Il teatro degli Champs-Elysées dista poco più di un chilometro dall’Hotel Salomon De Rothschild, il palazzo che ha ospitato la collezione invernale dell’haute couture di Valentino. Nel primo, precisamente alla stessa ora dello stesso giorno, il Tanztheater Wuppertal metteva in scena lo spettacolo Néfes della grande e scomparsa coreografa tedesca Pina Bausch mentre nel secondo Pierpaolo Piccoli orchestrava l’atto finale della sfilata che chiude la quattro giorno di alta moda a Parigi. I due mondi, molto più lontani del chilometro che li separa, hanno in realtà un punto in comune: lo spettacolo travolgente, emozionale e senza filtri che regala chi impara a coniugare ispirazione, movimento e modernità sotto l’estro della libertà d’espressione di sé.
La modella Adut Akech in Valentino Haute Couture
Con uno show che ha scatenato una standing ovation (l’unica vista nella kermesse della couture a Parigi), Piccioli ha compiuto sulla passerella della moda quello che Bausch ha fatto col balletto contemporaneo: le ha dato un’espressività e una forza così umane e simboliche da lasciare tutti senza fiato. Come la coreografa, ha stravolto i movimenti, le perfezioni e le impostazioni dell’alta moda classica pescando dalla sua memoria, dalla sua tradizione per poi portarle altrove, lontano, in un territorio libero e senza freni.

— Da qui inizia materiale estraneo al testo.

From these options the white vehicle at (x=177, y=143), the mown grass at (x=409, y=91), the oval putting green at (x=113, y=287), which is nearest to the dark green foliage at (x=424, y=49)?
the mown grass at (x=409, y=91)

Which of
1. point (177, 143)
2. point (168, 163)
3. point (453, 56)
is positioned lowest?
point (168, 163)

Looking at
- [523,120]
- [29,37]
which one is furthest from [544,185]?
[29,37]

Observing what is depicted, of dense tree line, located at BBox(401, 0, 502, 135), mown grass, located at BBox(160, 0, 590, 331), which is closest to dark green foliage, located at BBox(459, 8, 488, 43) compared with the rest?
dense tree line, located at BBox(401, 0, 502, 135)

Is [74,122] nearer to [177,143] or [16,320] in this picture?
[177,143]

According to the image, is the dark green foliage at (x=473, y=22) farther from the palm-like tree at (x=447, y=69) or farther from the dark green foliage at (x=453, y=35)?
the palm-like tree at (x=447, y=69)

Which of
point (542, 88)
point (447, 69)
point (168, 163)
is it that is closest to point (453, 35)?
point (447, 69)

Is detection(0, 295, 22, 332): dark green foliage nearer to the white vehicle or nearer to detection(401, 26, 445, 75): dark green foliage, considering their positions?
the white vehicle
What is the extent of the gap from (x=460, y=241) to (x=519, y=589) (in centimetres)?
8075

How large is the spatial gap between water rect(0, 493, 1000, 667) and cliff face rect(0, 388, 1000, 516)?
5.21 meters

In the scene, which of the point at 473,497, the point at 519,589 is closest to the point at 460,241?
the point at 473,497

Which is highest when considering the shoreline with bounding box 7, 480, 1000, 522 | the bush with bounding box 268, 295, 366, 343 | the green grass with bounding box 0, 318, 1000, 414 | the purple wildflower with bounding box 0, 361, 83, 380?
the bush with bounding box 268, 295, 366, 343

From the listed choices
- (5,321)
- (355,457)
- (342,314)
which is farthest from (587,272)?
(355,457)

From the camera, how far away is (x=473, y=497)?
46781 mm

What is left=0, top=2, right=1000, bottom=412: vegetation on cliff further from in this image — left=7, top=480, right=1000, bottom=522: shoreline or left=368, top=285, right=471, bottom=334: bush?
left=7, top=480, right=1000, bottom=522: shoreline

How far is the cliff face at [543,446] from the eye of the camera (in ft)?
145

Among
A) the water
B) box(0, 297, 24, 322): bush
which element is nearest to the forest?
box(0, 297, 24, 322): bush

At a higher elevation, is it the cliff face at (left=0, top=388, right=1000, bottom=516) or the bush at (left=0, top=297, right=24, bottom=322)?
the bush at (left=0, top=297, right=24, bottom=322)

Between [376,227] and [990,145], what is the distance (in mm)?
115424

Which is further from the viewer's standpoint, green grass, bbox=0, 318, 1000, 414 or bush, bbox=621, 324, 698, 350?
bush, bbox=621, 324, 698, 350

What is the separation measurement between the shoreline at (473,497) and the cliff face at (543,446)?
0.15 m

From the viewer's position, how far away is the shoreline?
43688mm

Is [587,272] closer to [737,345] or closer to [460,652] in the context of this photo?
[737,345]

Kaia Gerber in Valentino Haute Couture
Ogni look è puro teatro, come succede appunto con Pina Bausch: più che di abiti, si tratta di assoli, performance isolate senza un’ispirazione precisa, momenti di teatro che procedono in solitaria scrivendo capitoli diversi dentro un’unica storia. “Per la prima volta ho provato davvero a non pensare”, racconta Piccioli, “ho voluto procedere col cuore senza fissare un tema. Certo, ci sono la mitologia, il Rinascimento, il Settecento, i costumi di Piero Tosi, la Medea di Maria Callas e Pierpaolo Pasolini. Ma sono pezzi, memorie di un assembramento più ampio. A dire il vero, mi ha fatto molto pensare un video che abbiamo girato qualche mese fa in cui una nostra sarta ricordava di aver visto un abito fatto in atelier a una mostra al Victoria&Albert Museum di Londra. Disse che guardarlo era come vedere il padre che era scomparso proprio mentre lo realizzava, qualche anno prima. Ecco, io penso che la materia, soprattutto quella dell’alta moda ma più in generale di tutte le cose belle, assorba in qualche modo le emozioni e che queste in qualche modo la cambiano. La materia diventa così memoria e io mi sono sforzato proprio di ragionare in termini di memoria della couture e della bellezza, di come immaginiamo o ci ricordiamo della bellezza”.
Pierpaolo Piccioli
L’insieme dei circa sessanta look è esattamente così: un tributo alla bellezza della couture storica che non è didascalia o citazione, ma un punto di partenza che porta da tutt’altra parte. Il lavoro d’atelier è sbalorditivo: tutto è volume, delicatezza, colore, preziosità. È un teatro dove la tradizione incontra il glamour, l’invenzione la modernità. È come vedere gli insiemi di ballo di Pina Bausch, performance in cui un movimento qualunque, un gesto quotidiano diventano più potenti e più significativi di una pirouette o di un plié. Le pieghe trattenute, i plissé nascosti che diventano nuvole di seta, le cascate di paillettes color smeraldo, gli alveari di cashmere double, le decine di metri di satin che sembrano leggeri come una folata di vento, non hanno quindi la supponenza della sartoria ma l’inconsistenza dei sogni. Di più: trasformano l’eleganza in gesti naturali, in attitudine contemporanea. Ed è questo, forse, il grande pregio di Piccioli: aver ridato libertà al glamour e alla bellezza della couture senza lasciarla nel passato. Anzi: provando a scrivere nuovi capitoli e nuove direzioni per il suo significato.